É claro. O problema contido nesta última perspectiva é que não é possível se desentender das condições que favorecem certas formas de classificação e não outras. Então, torna-se necessário abrir o leque, pois se poderia suprimir o conceito de classe social, mas não a desigualdade. Nesta linha, o propósito é correr o eixo da classe social entendida a partir de uma visão universal e objetivista, para outro enfoque que resgate sua existência social e valorize as peculiaridades de cada contexto como fatores substantivos. É necessário analisar o modo como o estado (ou os estados de diversos países), a partir de suas políticas públicas, compreende seu significado. É o poder público que enche de conteúdos esse espaço e que decide, com base em discursos e formas de linguagem, ações que regulam aspectos centrais da vida social como o matrimônio, a descendência e a circulação de bens.
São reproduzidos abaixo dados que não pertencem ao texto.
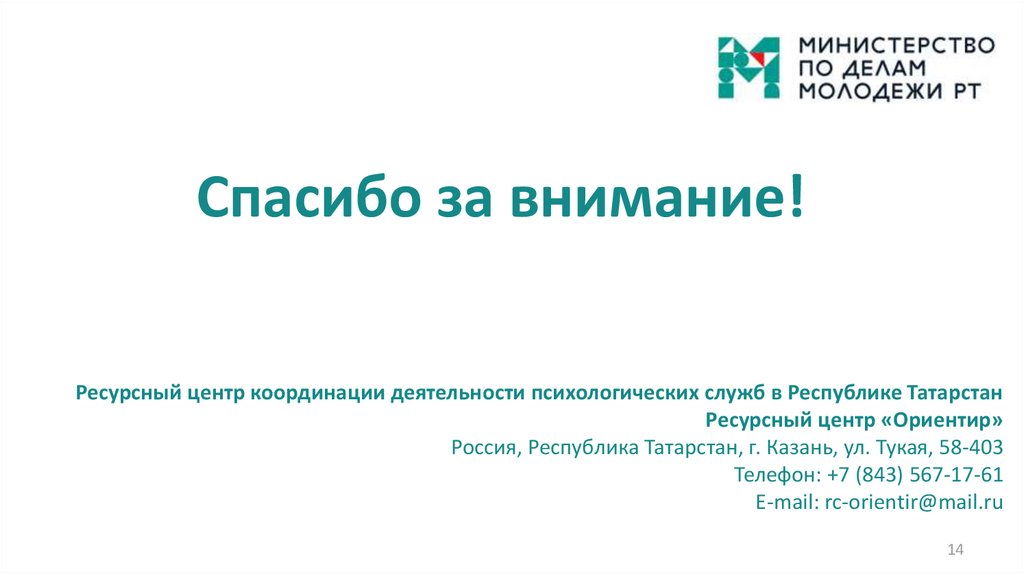 МИНИСТЕРСТВО
ПО ДЕЛАМ
МОЛОДЕЖИ РТ

Спасибо за внимание!

Ресурсный центр координации деятельности психологических служб в Республике Татарстан
Ресурсный центр «Ориентир»
Россия, Республика Татарстан, г. Казань, ул. Тукая, 58-403
Телефон: +7 (843) 567-17-61
E-mail: rc-orientir@mail.ru

14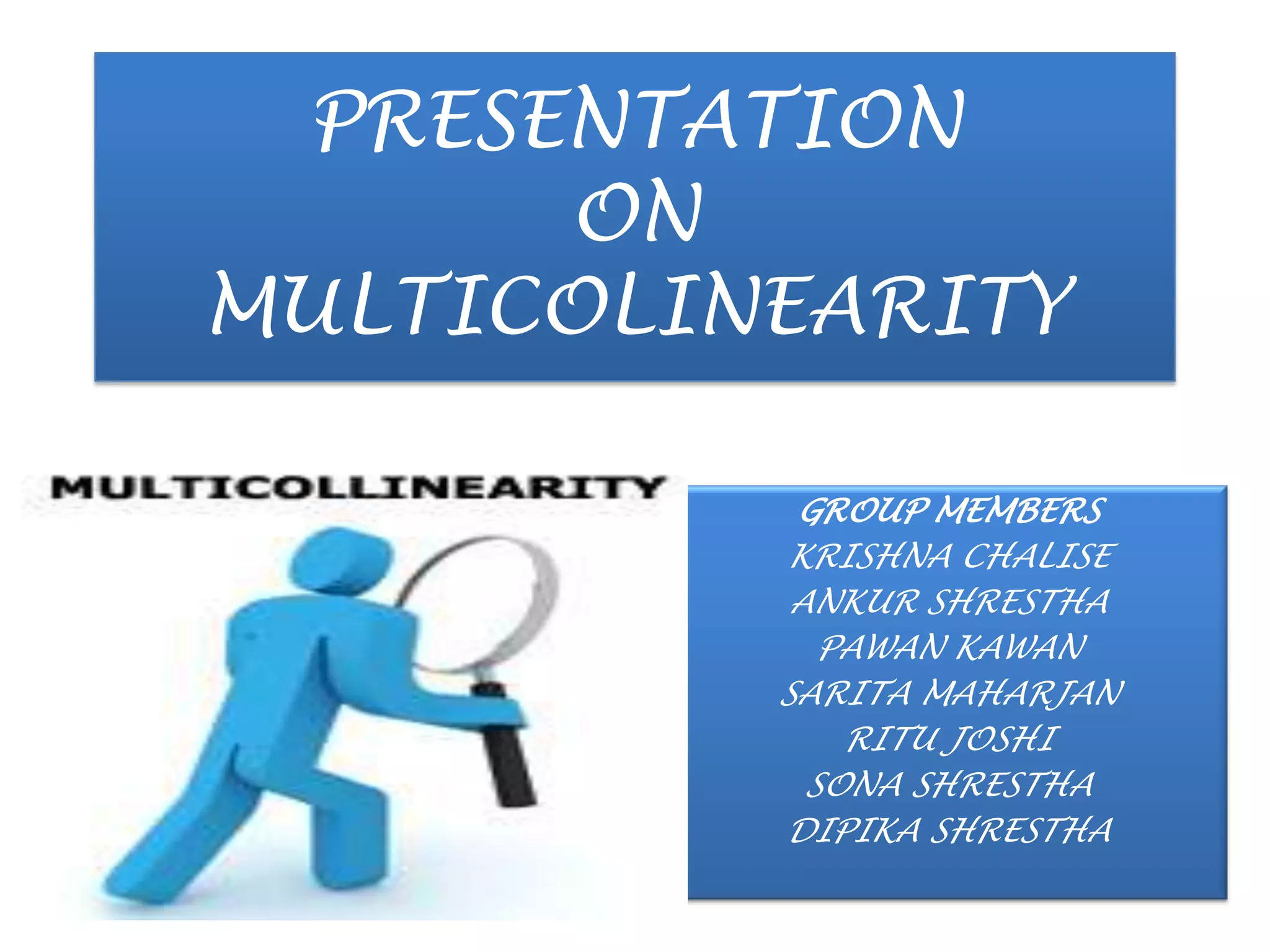 PRESENTATION
ON
MULTICOLINEARITY

MULTICOLLINEARITY

GROUP MEMBERS
KRISHNA CHALISE
ANKUR SHRESTHA
PAWAN KAWAN
SARITA MAHARJAN
RITU JOSHI
SONA SHRESTHA
DIPIKA SHRESTHA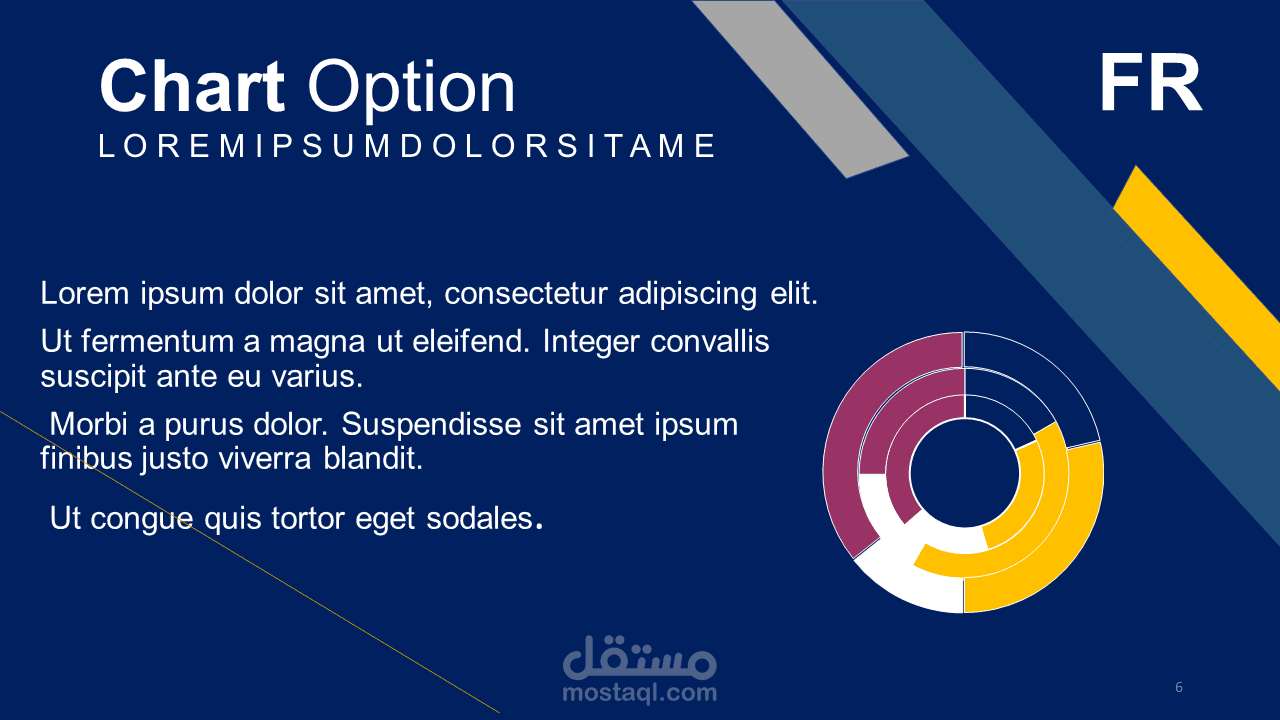 Chart Option
LOREMIPSUMDOLORSITAME

FR

Lorem ipsum dolor sit amet, consectetur adipiscing elit.

Ut fermentum a magna ut eleifend. Integer convallis suscipit ante eu varius.

Morbi a purus dolor. Suspendisse sit amet ipsum finibus justo viverra blandit.

Ut congue quis tortor eget sodales.

مستقل
mostaql.com

6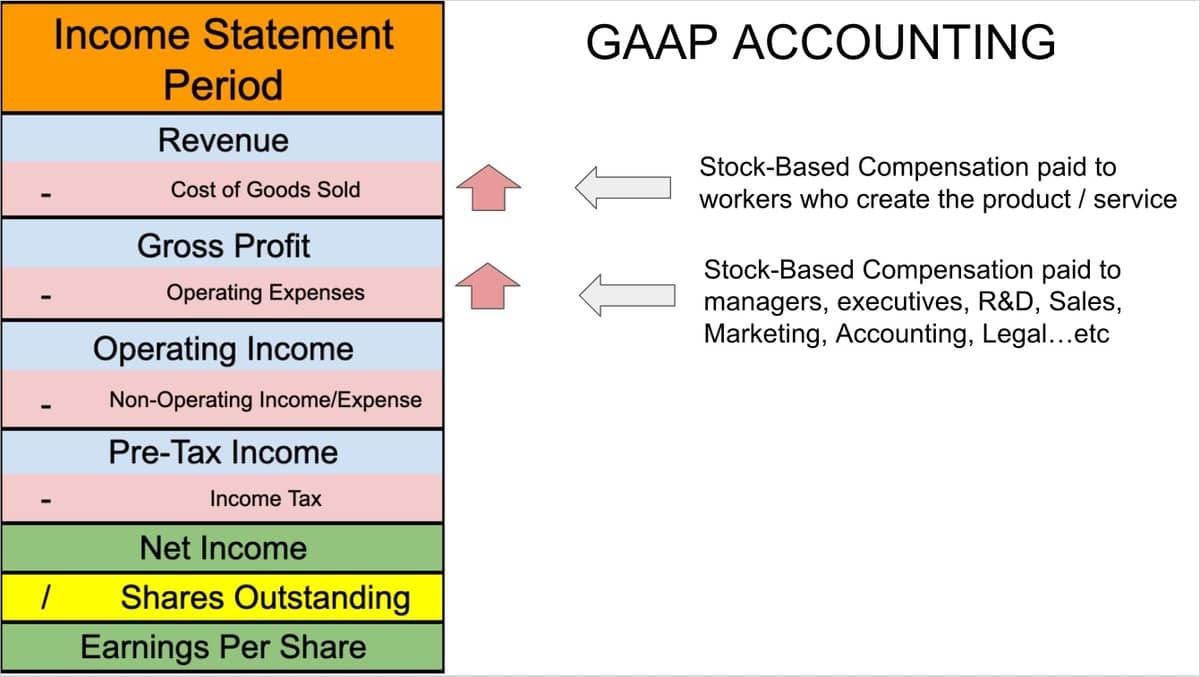 Income Statement Period

Revenue

- Cost of Goods Sold

Gross Profit

- Operating Expenses

Operating Income

- Non-Operating Income/Expense

Pre-Tax Income

- Income Tax

Net Income

/ Shares Outstanding

Earnings Per Share

GAAP ACCOUNTING

Stock-Based Compensation paid to workers who create the product / service

Stock-Based Compensation paid to managers, executives, R&D, Sales, Marketing, Accounting, Legal…etc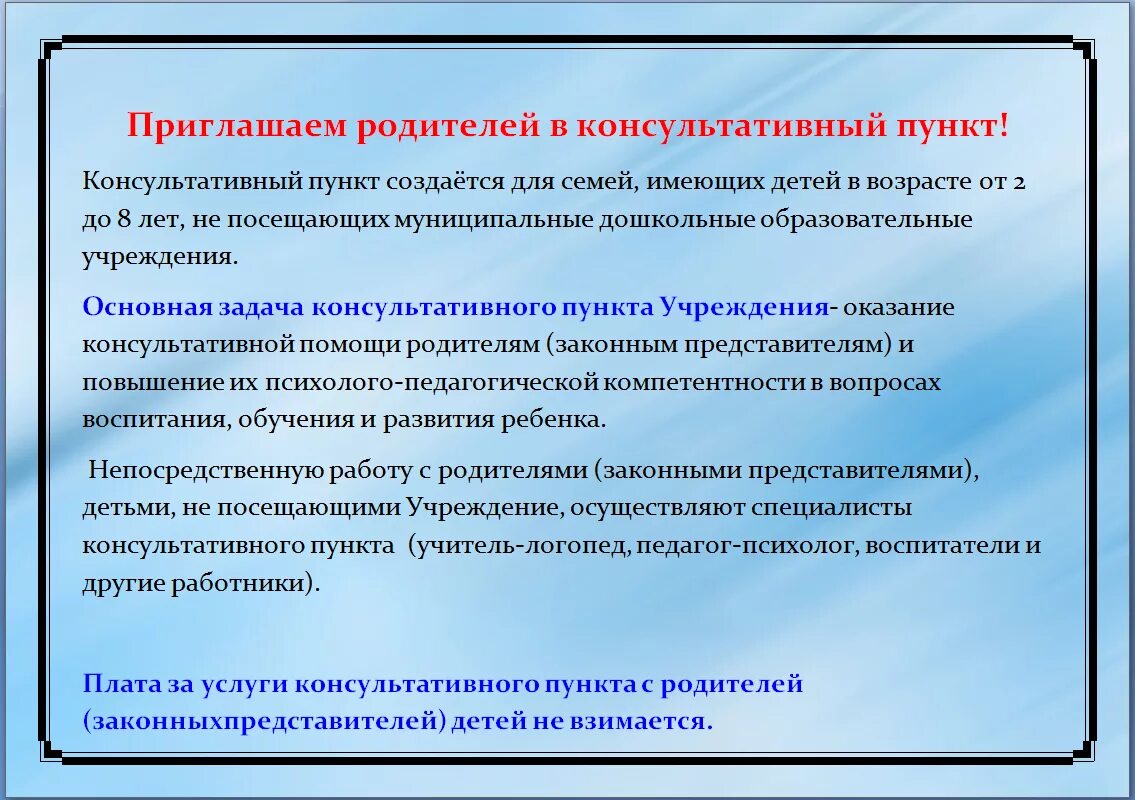 Приглашаем родителей в консультативный пункт!

Консультативный пункт создаётся для семей, имеющих детей в возрасте от 2 до 8 лет, не посещающих муниципальные дошкольные образовательные учреждения.

Основная задача консультативного пункта Учреждения- оказание консультативной помощи родителям (законным представителям) и повышение их психолого-педагогической компетентности в вопросах воспитания, обучения и развития ребенка.

Непосредственную работу с родителями (законными представителями), детьми, не посещающими Учреждение, осуществляют специалисты консультативного пункта (учитель-логопед, педагог-психолог, воспитатели и другие работники).

Плата за услуги консультативного пункта с родителей (законныхпредставителей) детей не взимается.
E, neste marco, o que é a mobilidade social? Que vigência o conceito possui? Em princípio, pressupõe que as populações sempre apontam ao progresso.

Quando comecei com minhas pesquisas, reunia-me de maneira periódica com diferentes grupos sociais que se identificavam como parte da classe média e que, após a crise de 2001, sentiam-se despontados. Manifestavam que “tinham feito tudo certo”, que “tinham cumprido com seus deveres cidadãos”, mas que naquele momento “passavam mal” porque os governos atendiam e privilegiavam “aqueles setores que pretendiam viver do Estado” e conquistar objetivos sem esforço, porque eram “preguiçosos” e “cabecinhas pretas”. Seus discursos permitiam entrever com facilidade que seu fracasso não tinha a ver com suas próprias responsabilidades, porque sentiam que tinham realizado tudo corretamente e que tinham procedido moralmente bem.

O mérito.

Exato. O que acontecia era que esses grupos não conseguiam cumprir com o sonho da mobilidade social ascendente, que rememorava a velha cultura do trabalho e o esforço. Aqui, também é discutível a relação (quase) casual entre imigração europeia, mobilidade social ascendente e classe média. Um relato de origem que se atualiza de maneira constante e promove uma dimensão moral que tende ao estigma, porque apesar de fazer parte do discurso, tem seus efeitos. Sem ir muito longe, quando Mauricio Macri apelava durante a campanha à “necessidade de voltar a ser um país de classe média”, recorria de forma precisa a tal tipo de sentido.